#### What needs to be done
Among the lines below, a stretch begins at the one with "Brown Spaniel Coasters" and ends at the one with "Tela di ragno con ventosa". Repeat that stretch exactly, ends included.

====== Supplied material

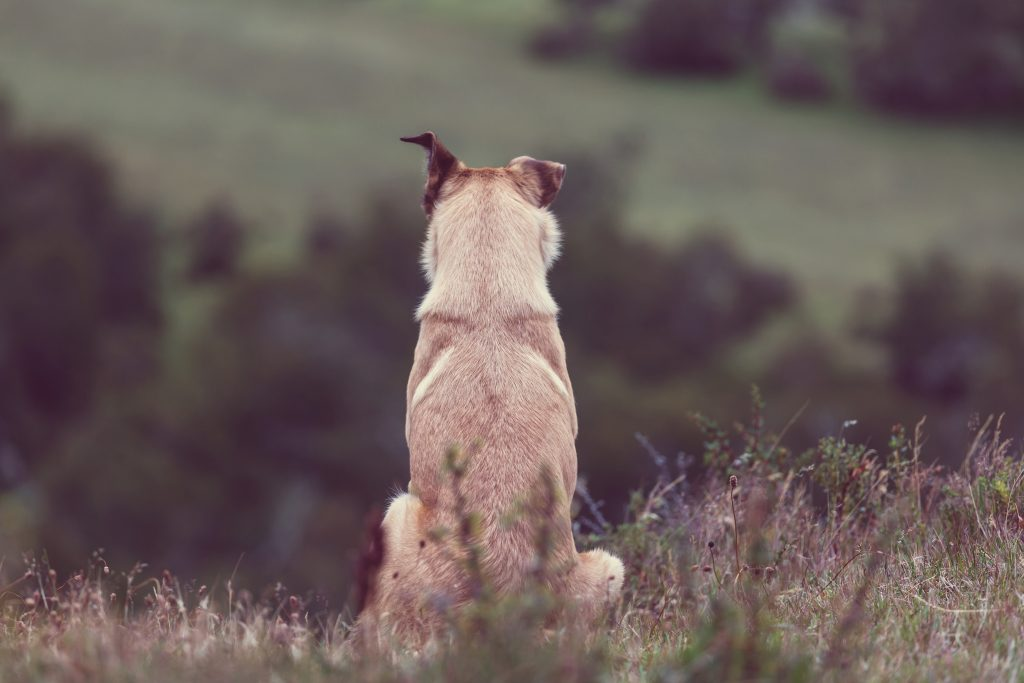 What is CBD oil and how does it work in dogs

============
====== Supplied material

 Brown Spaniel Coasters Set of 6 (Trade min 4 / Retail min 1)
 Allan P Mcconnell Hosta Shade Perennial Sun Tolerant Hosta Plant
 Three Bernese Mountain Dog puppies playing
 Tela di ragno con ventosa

============

#### Output of the task
 Brown Spaniel Coasters Set of 6 (Trade min 4 / Retail min 1)
 Allan P Mcconnell Hosta Shade Perennial Sun Tolerant Hosta Plant
 Three Bernese Mountain Dog puppies playing
 Tela di ragno con ventosa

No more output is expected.